Entries provided Start Marker

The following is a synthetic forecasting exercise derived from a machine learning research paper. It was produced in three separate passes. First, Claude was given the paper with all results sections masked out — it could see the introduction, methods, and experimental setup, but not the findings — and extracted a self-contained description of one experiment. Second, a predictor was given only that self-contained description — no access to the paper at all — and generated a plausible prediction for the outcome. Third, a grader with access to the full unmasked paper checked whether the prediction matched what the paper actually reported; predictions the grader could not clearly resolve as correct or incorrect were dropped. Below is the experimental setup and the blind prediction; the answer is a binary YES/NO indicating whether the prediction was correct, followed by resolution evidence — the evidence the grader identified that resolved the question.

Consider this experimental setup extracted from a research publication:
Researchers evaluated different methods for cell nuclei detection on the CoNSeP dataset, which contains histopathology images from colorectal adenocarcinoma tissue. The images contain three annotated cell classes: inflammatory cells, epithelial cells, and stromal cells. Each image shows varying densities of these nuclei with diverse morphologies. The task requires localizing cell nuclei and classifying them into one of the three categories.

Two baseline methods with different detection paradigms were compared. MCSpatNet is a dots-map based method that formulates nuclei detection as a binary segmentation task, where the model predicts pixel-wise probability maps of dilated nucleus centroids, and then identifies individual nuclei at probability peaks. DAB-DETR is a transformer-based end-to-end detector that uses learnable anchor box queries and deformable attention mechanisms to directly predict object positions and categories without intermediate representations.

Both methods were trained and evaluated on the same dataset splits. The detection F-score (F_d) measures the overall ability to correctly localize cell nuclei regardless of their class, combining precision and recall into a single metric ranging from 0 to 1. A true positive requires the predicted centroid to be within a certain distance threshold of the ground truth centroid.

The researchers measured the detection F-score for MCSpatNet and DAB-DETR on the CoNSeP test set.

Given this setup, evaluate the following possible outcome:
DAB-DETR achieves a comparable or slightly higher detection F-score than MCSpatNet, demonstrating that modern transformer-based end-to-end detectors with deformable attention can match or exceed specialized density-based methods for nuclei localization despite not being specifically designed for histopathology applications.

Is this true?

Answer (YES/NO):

Entries provided End Marker

Exercise instructions: Say how many lines above hold "true", and nothing else.

Exercise solution: 2